Vorliegender Text:

▼▼▼

Vermittler auf Konfrontationskurs
Geschrieben am 12-03-2020 |
Marburg (ots) - Bundeskabinett beschließt:
Aufsicht über Finanzanlagenvermittler liegt zukünftig bei der Bundesanstalt für
Finanzdienstleistungsaufsicht (BaFin)
- Auswertung der Stellungnahmen der Verbände -
Komprimierte Zusammenfassung der Stellungnahmen bietet Orientierung
Zu dem im Dezember 2019 veröffentlichten Referentenentwurf zur Übertragung der
Aufsicht über Finanzanlagenvermittler auf die BaFin (zwischenzeitlich als
Kabinettsentwurf am 11. März 2020 beschlossen) wurden insgesamt 23
Stellungnahmen auf der Website des Bundesfinanzministeriums zur Einsicht
veröffentlicht. Das Deutsche Institut für Vermögensbildung und Alterssicherung
(DIVA) hat es sich zur Aufgabe gemacht, im Rahmen des DIVA-Monitors (Ausgabe
1/2020) die Stellungnahmen von elf wichtigen Verbänden auszuwerten und dabei die
Eingaben nach Einzelthemen zu strukturieren. Damit soll eine komprimierte
Zusammenfassung der wichtigsten Argumente der Verbände für bzw. gegen eine
BaFin-Aufsicht zur Verfügung gestellt werden, die eine fundierte Bewertung des
Referentenentwurfes möglich macht. Bei der Auswahl der einbezogenen
Stellungnahmen (s.u.) wurde darauf geachtet, Verbände der vom Referentenentwurf
unmittelbar betroffenen Vermittler (AfW, BDV, BDVM, BVK und VOTUM), der bislang
in die Aufsicht einbezogenen Industrie- und Handelskammern (DIHK) und
Wirtschaftsprüfer (WPK), die Verbände der Produktanbieter (BVI und GDV) sowie
der Verbraucher (vzbv) und der Kreditinstitute als Wettbewerber der
Finanzanlagenvermittler (DSGV, BVR, BdB) einzubeziehen.

▲▲▲

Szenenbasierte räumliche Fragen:
▼▼▼

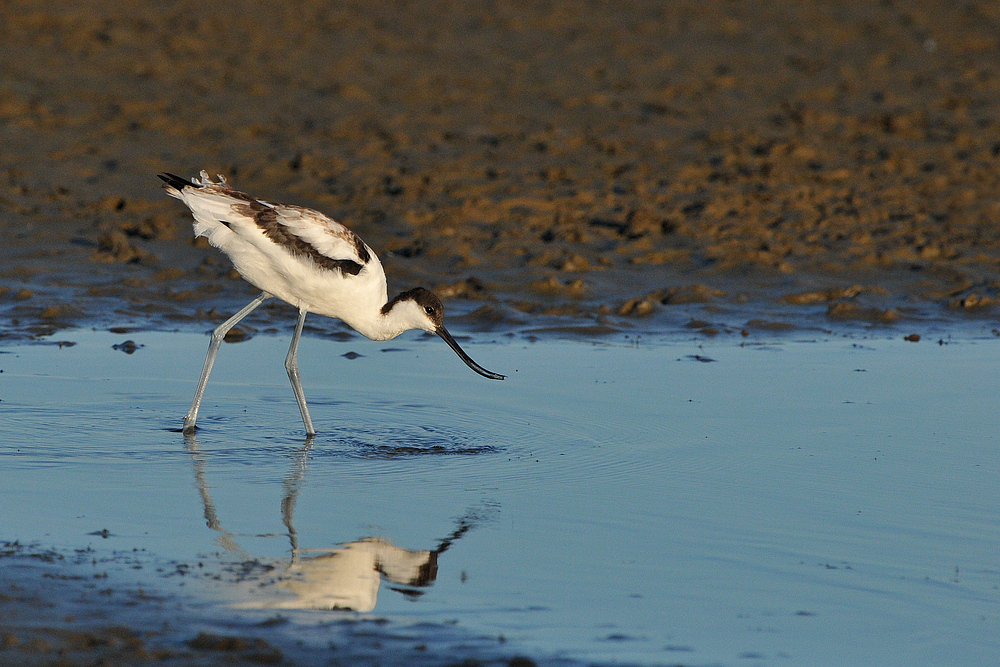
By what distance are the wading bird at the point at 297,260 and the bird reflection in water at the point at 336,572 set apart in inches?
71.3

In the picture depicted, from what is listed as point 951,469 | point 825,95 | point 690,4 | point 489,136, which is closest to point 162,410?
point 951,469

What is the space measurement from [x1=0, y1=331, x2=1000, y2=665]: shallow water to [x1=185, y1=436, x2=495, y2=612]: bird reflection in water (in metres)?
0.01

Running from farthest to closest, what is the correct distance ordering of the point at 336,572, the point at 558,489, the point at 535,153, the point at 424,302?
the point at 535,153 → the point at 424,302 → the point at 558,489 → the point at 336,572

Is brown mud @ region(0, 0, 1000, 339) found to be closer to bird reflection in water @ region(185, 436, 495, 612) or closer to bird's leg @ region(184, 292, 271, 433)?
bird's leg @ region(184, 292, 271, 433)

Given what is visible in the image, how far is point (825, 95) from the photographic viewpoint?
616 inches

▲▲▲
▼▼▼

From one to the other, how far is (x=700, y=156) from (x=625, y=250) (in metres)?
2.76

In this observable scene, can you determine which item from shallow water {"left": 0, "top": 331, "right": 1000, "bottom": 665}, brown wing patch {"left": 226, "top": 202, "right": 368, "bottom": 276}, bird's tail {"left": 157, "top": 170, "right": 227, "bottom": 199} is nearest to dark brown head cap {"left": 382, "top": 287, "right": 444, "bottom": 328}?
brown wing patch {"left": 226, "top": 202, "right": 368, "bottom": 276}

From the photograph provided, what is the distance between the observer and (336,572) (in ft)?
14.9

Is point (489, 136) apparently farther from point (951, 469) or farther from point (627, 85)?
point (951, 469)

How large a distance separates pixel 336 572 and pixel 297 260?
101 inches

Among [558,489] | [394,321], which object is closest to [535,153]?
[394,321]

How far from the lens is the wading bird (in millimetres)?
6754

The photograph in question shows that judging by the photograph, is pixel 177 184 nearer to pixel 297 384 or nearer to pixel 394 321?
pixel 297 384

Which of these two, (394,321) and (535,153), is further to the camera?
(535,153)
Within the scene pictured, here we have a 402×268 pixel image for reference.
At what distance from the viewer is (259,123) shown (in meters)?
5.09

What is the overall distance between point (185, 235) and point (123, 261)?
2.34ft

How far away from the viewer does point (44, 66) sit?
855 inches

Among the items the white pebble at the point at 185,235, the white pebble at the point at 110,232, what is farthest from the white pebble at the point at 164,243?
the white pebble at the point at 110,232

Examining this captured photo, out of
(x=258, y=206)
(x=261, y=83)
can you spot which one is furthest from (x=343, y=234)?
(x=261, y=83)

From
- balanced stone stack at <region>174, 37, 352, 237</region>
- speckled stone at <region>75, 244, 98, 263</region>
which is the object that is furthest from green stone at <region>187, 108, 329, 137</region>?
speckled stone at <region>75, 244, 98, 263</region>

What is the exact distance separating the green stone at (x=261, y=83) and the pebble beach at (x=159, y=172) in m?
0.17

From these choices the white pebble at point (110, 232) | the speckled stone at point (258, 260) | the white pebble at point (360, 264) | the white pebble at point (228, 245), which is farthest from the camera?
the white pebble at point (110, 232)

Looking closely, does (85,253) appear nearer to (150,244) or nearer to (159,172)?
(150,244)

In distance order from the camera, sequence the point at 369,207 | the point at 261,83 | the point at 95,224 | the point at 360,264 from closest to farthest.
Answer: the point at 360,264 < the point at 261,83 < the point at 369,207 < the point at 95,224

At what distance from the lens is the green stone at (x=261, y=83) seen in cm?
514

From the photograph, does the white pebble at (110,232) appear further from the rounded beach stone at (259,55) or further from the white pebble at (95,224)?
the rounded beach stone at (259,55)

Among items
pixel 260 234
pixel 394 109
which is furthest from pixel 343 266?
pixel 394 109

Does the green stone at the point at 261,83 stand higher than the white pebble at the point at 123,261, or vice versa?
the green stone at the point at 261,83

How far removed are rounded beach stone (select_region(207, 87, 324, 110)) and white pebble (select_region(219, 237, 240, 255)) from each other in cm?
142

▲▲▲

Warum hat das DIVA laut dem Text zur BaFin-Aufsicht die Stellungnahmen von elf Verbänden ausgewertet und nach Einzelthemen strukturiert? Antworten Sie in ein bis drei Sätzen.

Das DIVA wollte eine komprimierte Zusammenfassung der wichtigsten Argumente der Verbände für und gegen eine BaFin-Aufsicht bereitstellen. Diese Zusammenfassung soll eine fundierte Bewertung des Referentenentwurfs ermöglichen.